**実施する課題:**
下の蓄電システムに関する文章と一致するかどうか、次の記述(a)〜(c)にそれぞれ「はい」か「いいえ」で答えてください。各答えには、判断の決め手となるこの文章の語句を一字一句そのまま引用して添えてください。(a) 各ユニットは二次電池と電力変換器で構成される。(b) 複数のユニットは直列に接続される。(c) 各ユニットは充電または放電を1回行った後、休止時間を置かずに次の充放電を行うよう制御される。

**読む文章:**

::::::

蓄電システム
【課題】組電池システムの劣化や寿命低下を促進することなく組電池システムを制御するための充放電技術の提供を課題とする。ここに、本発明は、二次電池と電力変換器とをユニットとし、前記ユニットが複数並列接続され各ユニットの充放電電力を制御する機能を備えた組電池システムであって、組電池システムは各ユニットが充電もしくは放電を少なくとも1回以上実施した場合、所定の休止時間を経過するまでは充放電を実施しないよう各ユニットの充放電を制御することを特徴とする。
【解決手段】上記課題は、二次電池と電力変換器とをユニットとし、前記ユニットが複数並列接続され各ユニットの充放電電力を制御する機能を備えた組電池システムにおいて、組電池システムは各ユニットが充電もしくは放電を少なくとも1回以上実施した場合、所定の休止時間を経過するまでは充放電を実施しないよう各ユニットの充放電を制御する、ことにより解決することができる。
【解決手段】上記課題は、二次電池と電力変換器とをユニットとし、前記ユニットが複数並列接続され各ユニットの充放電電力を制御する機能を備えた組電池システムにおいて、組電池システムは各ユニットが充電もしくは放電を少なくとも1回以上実施した場合、所定の休止時間を経過するまでは充放電を実施しないよう各ユニットの充放電を制御する、ことにより解決することができる。

::::::

**データの内容:**
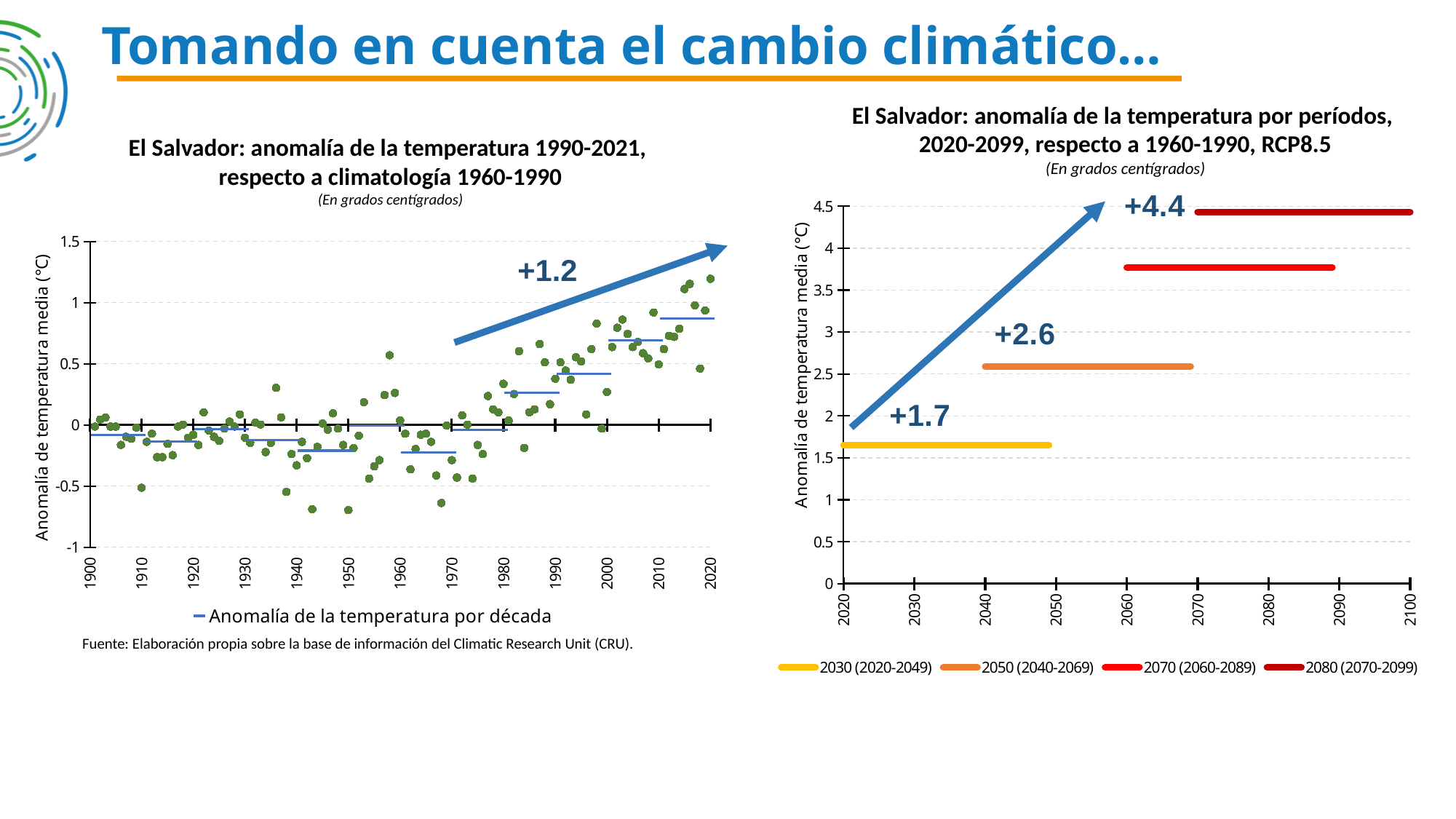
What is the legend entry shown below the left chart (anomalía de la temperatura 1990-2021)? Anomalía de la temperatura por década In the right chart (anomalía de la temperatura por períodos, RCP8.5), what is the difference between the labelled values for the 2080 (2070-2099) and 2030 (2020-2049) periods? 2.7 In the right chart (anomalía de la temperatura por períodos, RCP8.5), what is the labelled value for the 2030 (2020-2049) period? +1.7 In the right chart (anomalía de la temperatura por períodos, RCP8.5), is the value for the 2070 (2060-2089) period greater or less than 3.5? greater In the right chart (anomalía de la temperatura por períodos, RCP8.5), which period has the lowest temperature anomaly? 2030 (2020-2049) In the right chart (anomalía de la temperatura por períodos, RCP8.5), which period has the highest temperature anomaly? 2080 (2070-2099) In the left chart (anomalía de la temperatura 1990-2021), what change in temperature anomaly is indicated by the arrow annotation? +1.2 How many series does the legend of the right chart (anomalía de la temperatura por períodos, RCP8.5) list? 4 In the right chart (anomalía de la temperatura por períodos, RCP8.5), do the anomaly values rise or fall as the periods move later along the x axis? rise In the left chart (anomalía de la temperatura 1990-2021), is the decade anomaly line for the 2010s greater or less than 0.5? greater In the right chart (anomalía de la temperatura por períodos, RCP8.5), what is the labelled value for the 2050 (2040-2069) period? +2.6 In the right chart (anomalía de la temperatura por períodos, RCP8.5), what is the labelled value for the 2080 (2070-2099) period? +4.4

::::::

**解答例:**
(a) はい。「二次電池と電力変換器とをユニットとし」
(b) いいえ。「前記ユニットが複数並列接続され」
(c) いいえ。「所定の休止時間を経過するまでは充放電を実施しない」